Top of Records
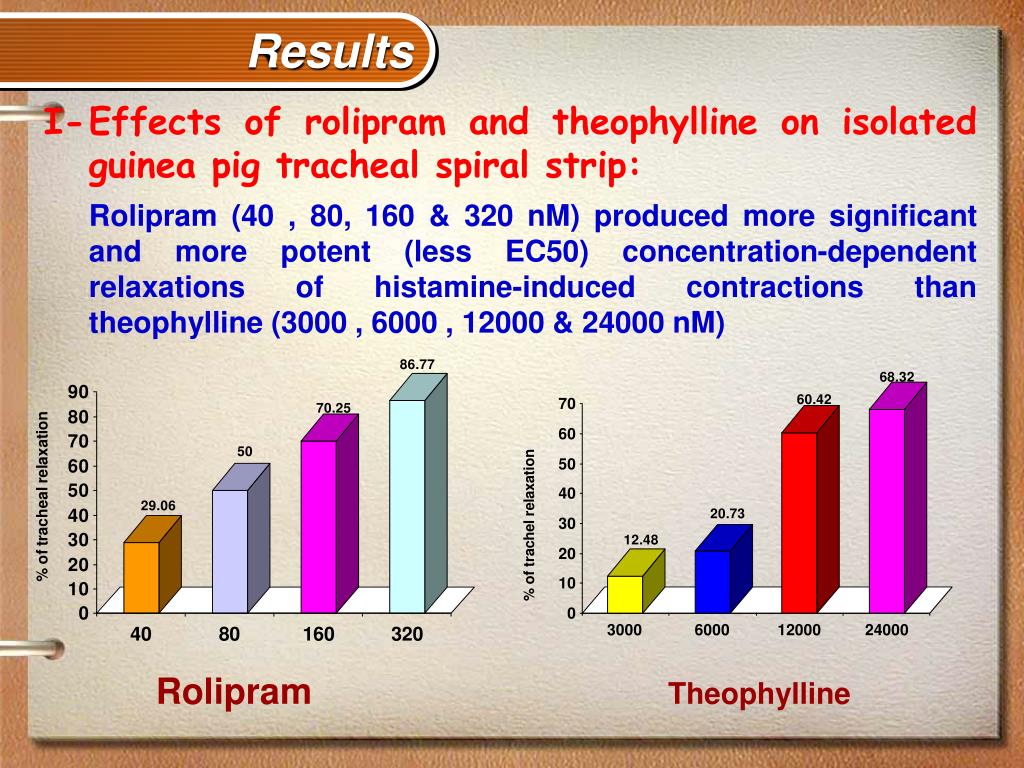 Results

1- Effects of rolipram and theophylline on isolated guinea pig tracheal spiral strip:

Rolipram (40 , 80, 160 & 320 nM) produced more significant and more potent (less EC50) concentration-dependent relaxations of histamine-induced contractions than theophylline (3000 , 6000 , 12000 & 24000 nM)

% of tracheal relaxation
90
80
70
60
50
40
30
20
10
0
29.06
50
70.25
86.77
40
80
160
320

Rolipram

% of trachel relaxation
70
60
50
40
30
20
10
0
12.48
20.73
60.42
68.32
3000
6000
12000
24000

Theophylline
Bottom of Records
▶ **Required action**
Without copying the pictures, transcribe the entries exactly.

▶ **Solution for this exercise**
 Results

1- Effects of rolipram and theophylline on isolated guinea pig tracheal spiral strip:

Rolipram (40 , 80, 160 & 320 nM) produced more significant and more potent (less EC50) concentration-dependent relaxations of histamine-induced contractions than theophylline (3000 , 6000 , 12000 & 24000 nM)

% of tracheal relaxation
90
80
70
60
50
40
30
20
10
0
29.06
50
70.25
86.77
40
80
160
320

Rolipram

% of trachel relaxation
70
60
50
40
30
20
10
0
12.48
20.73
60.42
68.32
3000
6000
12000
24000

Theophylline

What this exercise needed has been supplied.